Al di là della vicenda l’aspetto più interessante del film e della saga tutta è il profilo che emerge del dottore.
Un uomo gentile e distinto, intollerante e irritabile dinanzi alle scortesie, dotato di un’ottima memoria che sostituisce la sua cattiva vista e gli permette di creare disegni dettagliatissimi che appende alle pareti della sua minuscola e blindatissima cella di pietra.
Un uomo dai gusti culturali raffinati, amante dell’ottima musica classica e dell’arte, uomo dotato di una cultura vasta e di un intelletto geniale.
Ed ecco, è proprio questo il punto, il suo intelletto geniale gli consente di creare particolari situazioni mai prevedibili, scrutate doviziosamente in ogni minimo dettaglio per fare sempre combaciare i cocci distrutti di un vaso, persino i più piccoli ed insignificanti.
Si parla della follia di un uomo che punisce, in un certo senso, le sue vittime mai senza ragione.
Ogni sua azione, sua parola o crudele tortura è una di quelle portate ricercate, accompagnate sempre da una delicata salsa intrisa di razionalità ed un vino rosso di sangue.
L’interpretazione magistrale di Anthony Hopkins è fondamentale ai fini dell’autenticità e la credibilità del personaggio.
I suoi occhi di ghiaccio si tingono di tinte tetre ad ogni sguardo, pieno della malizia di chi sa come andrà a finire, di chi sa che la fine è vicina ma per arrivarci usa le strade più impervie.
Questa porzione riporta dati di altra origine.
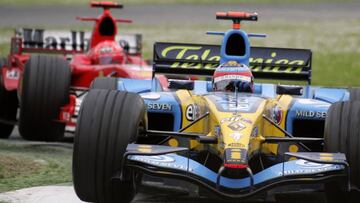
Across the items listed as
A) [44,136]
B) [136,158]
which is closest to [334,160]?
[136,158]

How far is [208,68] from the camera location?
12.2 m

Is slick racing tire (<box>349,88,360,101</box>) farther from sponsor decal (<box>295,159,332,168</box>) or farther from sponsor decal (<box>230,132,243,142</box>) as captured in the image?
sponsor decal (<box>230,132,243,142</box>)

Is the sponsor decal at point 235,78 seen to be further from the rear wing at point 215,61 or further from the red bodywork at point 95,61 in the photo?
the red bodywork at point 95,61

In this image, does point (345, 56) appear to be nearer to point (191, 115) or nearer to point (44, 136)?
point (44, 136)

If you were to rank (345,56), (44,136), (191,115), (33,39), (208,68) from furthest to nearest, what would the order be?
(345,56) < (33,39) < (44,136) < (208,68) < (191,115)

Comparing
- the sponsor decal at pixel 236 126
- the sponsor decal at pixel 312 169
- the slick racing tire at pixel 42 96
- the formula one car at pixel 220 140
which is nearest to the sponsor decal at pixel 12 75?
the slick racing tire at pixel 42 96

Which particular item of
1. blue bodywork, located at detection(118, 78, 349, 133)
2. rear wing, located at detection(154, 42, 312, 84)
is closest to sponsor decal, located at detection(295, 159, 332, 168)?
blue bodywork, located at detection(118, 78, 349, 133)

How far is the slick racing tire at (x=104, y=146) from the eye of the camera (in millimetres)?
8750

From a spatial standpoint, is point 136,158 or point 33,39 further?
point 33,39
I suoi modi di fare, la sua compostezza nel corpo e nel volto, soprattutto, lasciano emergere tutta la lucidità tipica di quel personaggio, la lucidità di chi durante la degustazione di una lingua (umana) conseguente ad un omicidio, non ha mai superato gli ottantacinque battiti cardiaci al minuto, aspetto che sarà anche ripreso nel quarto film della saga, quando il giovane Hannibal sarà sottoposto alla macchina della verità ma i risultati saranno quelli di un equazione il cui totale è zero.
Forse è proprio grazie alla vastità della sua cultura e all’elevatezza del suo genio che il confine tra genialità e follia si assottiglia sempre più, è la sua elegante coerenza a reggere la razionalità delle sue azioni.
Un personaggio dotato di un fascino intramontabile, sempre fiero e controllato, mai vulnerabile.
Un killer, un assassino le cui debolezze, come spessissimo accade, non sono mai ritornate a baciare il pelo dell’acqua come rifiuti, e magari è proprio questo dettaglio a fare di lui un personaggio intrigante.
La fotografia del film è sicuramente buona, molti sono i primi piani e i primissimi pronti sempre ad inquadrare gli occhi gravidi di Hannibal.
La sceneggiatura è così buona che caratterizza ancor di più ogni personaggio, lasciandogli vestire i proprio panni senza far una singola piega.
È un film assolutamente da vedere, dunque, ma da scrutare ed osservare per comprendere e capire, un film che va divorato accompagnato dalla visione (non sempre) appetitosa delle altre pellicole della saga.